A la trappe l’Universel ! Quid d’une tentative de sortir de soi et de son environnement immédiat : qu’il soit mental et /ou géographique.
Non ! Aucune vision digne de ce nom : celle d’un monde, celui d’hier, d’aujourd’hui et pourquoi pas, un monde pour demain ; artistes visionnaires, novateurs et précurseurs.
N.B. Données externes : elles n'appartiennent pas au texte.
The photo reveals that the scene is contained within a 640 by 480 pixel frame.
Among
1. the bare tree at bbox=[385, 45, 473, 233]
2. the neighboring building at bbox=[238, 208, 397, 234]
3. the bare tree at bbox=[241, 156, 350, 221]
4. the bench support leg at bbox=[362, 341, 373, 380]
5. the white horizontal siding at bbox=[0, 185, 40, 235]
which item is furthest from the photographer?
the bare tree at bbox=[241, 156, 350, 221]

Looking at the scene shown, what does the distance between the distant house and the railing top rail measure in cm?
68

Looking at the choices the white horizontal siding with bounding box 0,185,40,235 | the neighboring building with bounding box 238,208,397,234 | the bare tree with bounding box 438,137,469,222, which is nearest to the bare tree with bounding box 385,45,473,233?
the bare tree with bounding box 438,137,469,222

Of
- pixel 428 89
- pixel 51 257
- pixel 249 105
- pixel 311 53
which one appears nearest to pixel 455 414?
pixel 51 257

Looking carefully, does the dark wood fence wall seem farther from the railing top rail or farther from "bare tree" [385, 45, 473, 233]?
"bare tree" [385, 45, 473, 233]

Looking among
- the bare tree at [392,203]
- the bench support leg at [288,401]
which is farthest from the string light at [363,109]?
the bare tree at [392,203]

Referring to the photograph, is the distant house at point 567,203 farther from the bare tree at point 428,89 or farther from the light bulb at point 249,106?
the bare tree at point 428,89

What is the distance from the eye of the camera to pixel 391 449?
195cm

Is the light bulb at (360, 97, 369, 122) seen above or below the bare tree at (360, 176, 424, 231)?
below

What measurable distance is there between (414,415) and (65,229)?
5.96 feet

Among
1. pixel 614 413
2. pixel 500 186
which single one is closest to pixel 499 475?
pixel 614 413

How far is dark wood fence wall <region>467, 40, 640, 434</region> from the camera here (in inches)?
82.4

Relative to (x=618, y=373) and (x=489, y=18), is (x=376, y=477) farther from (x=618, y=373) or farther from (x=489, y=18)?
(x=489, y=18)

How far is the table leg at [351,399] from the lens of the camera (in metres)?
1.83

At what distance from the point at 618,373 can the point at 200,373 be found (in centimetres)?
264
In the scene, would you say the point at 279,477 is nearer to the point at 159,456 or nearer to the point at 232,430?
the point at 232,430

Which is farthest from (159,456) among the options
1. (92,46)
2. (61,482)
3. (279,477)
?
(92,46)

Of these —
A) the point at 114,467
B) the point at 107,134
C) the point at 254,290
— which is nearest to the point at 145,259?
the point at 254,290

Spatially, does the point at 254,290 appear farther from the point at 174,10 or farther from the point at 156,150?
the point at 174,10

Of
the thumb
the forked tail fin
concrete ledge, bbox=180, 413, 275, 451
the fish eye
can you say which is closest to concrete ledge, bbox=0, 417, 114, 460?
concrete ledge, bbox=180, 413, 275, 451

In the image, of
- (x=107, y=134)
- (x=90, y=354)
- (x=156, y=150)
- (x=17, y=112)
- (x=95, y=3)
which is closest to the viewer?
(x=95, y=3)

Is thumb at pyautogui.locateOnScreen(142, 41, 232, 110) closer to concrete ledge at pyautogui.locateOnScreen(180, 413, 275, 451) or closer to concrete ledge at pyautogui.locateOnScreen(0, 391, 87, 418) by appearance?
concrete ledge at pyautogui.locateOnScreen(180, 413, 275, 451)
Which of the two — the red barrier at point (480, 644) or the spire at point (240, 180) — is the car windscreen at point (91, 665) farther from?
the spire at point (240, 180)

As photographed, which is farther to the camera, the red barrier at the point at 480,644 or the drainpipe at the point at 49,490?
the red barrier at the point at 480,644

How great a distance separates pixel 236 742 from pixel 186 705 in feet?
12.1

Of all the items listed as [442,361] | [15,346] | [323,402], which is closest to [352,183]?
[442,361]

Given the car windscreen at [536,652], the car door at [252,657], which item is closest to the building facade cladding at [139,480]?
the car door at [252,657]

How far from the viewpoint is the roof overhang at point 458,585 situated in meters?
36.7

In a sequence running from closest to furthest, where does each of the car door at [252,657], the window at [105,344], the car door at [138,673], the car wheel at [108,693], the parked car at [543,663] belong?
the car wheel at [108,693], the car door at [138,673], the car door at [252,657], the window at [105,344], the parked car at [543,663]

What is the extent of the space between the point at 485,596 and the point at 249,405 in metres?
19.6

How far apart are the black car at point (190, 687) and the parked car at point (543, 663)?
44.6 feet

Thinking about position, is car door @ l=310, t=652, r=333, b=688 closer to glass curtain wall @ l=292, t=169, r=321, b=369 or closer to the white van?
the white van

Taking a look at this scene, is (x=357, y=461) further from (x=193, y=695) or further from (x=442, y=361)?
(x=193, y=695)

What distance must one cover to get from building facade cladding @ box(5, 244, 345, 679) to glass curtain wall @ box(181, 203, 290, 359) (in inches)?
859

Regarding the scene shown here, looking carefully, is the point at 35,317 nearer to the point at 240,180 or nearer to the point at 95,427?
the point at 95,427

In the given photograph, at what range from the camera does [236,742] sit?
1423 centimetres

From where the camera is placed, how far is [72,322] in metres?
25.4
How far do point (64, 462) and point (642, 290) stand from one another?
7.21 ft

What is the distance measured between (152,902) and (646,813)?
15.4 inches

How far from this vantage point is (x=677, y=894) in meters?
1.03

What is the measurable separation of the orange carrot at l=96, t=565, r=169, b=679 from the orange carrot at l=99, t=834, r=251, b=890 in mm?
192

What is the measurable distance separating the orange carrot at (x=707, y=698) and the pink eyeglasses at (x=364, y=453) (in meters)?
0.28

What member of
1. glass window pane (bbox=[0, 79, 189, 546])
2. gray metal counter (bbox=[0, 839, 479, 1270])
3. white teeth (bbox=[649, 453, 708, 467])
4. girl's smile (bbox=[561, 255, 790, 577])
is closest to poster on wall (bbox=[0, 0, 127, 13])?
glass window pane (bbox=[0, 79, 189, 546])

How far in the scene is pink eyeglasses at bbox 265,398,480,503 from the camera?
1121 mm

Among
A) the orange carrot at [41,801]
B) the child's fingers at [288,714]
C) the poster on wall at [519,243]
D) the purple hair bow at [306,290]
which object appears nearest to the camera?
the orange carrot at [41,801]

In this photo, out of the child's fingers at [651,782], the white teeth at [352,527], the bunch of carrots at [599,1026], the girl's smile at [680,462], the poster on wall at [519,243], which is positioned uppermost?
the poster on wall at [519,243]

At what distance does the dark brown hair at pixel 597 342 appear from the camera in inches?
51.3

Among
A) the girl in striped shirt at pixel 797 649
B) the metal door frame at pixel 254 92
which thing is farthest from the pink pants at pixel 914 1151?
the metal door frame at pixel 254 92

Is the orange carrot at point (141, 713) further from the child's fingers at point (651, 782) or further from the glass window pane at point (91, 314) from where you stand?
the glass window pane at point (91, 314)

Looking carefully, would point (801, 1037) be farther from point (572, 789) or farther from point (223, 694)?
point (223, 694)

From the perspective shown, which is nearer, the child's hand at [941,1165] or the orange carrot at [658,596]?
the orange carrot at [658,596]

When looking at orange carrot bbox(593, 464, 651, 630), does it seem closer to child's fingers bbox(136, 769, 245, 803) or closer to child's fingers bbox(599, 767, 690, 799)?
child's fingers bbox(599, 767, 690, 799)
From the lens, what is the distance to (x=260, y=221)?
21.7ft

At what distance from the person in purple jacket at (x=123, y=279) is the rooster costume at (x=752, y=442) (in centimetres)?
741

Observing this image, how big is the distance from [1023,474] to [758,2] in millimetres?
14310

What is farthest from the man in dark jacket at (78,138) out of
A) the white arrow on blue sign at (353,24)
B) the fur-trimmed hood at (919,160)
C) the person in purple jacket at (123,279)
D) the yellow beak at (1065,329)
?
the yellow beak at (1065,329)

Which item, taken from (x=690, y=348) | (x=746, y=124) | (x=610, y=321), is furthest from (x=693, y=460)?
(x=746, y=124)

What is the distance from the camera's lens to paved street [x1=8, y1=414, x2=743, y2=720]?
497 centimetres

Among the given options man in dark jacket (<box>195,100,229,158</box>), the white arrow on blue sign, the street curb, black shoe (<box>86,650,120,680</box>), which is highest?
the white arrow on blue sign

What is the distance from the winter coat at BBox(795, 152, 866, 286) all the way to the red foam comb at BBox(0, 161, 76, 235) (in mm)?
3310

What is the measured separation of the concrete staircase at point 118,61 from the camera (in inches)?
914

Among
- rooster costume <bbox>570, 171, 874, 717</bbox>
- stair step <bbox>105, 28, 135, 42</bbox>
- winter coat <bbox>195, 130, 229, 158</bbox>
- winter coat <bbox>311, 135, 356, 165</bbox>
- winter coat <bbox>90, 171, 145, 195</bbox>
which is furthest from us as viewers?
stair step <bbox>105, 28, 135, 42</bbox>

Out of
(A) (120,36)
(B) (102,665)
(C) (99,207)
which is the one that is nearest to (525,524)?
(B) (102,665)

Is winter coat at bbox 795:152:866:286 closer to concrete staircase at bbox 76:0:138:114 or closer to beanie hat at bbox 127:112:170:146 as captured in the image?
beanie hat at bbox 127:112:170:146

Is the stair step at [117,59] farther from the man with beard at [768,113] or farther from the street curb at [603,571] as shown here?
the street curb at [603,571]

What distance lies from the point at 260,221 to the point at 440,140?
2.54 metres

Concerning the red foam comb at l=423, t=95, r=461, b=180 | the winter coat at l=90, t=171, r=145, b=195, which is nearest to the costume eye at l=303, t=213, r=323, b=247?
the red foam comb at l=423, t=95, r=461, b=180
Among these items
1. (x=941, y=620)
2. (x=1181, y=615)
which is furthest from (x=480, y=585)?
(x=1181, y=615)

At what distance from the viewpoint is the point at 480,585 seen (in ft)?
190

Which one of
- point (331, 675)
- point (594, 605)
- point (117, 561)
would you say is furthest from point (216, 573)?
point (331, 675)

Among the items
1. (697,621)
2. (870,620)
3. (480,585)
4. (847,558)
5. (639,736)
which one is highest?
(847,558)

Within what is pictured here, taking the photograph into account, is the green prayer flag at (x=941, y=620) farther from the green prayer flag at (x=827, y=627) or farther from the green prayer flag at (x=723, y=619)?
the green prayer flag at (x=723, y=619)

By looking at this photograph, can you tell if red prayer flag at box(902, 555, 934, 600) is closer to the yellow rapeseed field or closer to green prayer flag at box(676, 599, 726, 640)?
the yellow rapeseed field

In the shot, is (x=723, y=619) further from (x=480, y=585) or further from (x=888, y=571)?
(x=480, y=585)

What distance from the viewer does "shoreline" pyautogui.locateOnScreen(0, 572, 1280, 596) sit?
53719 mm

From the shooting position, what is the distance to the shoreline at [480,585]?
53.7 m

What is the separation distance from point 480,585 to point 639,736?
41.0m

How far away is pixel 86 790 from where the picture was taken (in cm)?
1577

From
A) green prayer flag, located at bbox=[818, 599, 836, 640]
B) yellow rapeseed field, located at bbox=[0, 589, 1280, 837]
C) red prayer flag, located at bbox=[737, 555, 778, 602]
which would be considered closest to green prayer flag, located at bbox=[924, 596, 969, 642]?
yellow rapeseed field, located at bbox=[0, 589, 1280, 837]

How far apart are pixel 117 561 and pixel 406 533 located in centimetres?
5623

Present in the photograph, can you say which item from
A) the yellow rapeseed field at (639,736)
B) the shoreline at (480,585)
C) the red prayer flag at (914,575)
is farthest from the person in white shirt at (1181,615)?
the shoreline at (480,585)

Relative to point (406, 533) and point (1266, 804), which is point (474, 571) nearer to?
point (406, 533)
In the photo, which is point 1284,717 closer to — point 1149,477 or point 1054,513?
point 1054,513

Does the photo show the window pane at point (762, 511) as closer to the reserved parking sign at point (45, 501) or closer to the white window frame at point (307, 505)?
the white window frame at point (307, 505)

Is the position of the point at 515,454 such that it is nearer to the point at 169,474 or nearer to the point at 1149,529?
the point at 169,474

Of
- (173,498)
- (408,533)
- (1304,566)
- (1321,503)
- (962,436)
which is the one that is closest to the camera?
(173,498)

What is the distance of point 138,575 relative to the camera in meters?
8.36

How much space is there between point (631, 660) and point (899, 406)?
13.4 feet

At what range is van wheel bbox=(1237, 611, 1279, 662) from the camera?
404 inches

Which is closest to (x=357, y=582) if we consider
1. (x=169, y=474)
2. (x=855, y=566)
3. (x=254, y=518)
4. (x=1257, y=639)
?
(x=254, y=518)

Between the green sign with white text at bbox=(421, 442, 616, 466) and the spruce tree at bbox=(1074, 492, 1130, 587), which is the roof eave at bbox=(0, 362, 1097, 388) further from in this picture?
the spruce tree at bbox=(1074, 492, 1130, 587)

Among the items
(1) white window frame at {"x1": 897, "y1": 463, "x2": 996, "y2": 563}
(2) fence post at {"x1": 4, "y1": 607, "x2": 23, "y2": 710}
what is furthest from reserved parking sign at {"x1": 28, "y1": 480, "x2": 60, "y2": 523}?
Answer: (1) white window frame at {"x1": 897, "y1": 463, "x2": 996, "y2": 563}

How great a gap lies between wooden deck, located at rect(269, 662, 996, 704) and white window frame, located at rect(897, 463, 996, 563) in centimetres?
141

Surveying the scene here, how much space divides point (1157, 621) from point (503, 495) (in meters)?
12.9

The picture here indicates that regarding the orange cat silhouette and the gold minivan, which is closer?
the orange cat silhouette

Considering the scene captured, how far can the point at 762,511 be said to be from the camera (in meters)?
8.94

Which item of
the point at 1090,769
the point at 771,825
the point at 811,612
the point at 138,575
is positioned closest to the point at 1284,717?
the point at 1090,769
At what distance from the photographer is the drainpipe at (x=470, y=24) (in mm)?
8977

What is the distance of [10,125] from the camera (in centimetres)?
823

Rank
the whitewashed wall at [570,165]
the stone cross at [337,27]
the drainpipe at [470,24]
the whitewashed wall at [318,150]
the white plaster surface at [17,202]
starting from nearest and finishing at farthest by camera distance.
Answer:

Pire encore, on cherchera en vain un savoir-faire pour défendre quelle que valeur esthétique que ce soit : efforts et travail dispensés pour une finalité bouleversante et incontestable dans sa maîtrise et son inspiration, témoin indiscutable d‘années de recherche et d’apprentissage solitaires et têtus.
Je conseille la lecture du très bon ouvrage de Cécile Guilbert, Warhol Spirit, Paris, Grasset, 2008.
L'auteure écrit avec élègance. La vie d'Andy Warhol vous glace le sang.
J'en parlerai sur mon blog Seriatim.
Merci pour cet article.
Jean Vinatier
Il y a quelques années il m'est arrivé de me rendre à une rétrospective d'oeuvres d'Andy Warhol : "Ce n'est pas seulement à Paris..."
J'accompagnais un jeune homme qui était d'un enthousiasme débordant concernant cet artiste.
Moi, je traversais les salles d'un air morne : rien ne m'émouvait ou m'amusait, quand tout à coup mon attention fut attirée par de grandes plaques métalliques sur lesquelles se déployaient ce qui aurait pu être un paysage onirique ou une végétation fantasmagorique. C'était magique et si loin des boîtes de soupe et autres têtes de Mao !
Après avoir bien rêvé, je m'approchai de l'étiquette pour en savoir d'avantage et je lus : "Urine sur plaques de cuivre".
Warholl est-il bien exposé ? Exposé à quoi serait-on tenté de penser tellement il incarne notre époque ?! Il est là tout autant dans ses œuvres propres que partout, dans la rue, chez soi et avec un peu de finesse (mais là c'est autre chose !) on se découvrira dans ces miroirs démultipliés à l'infini.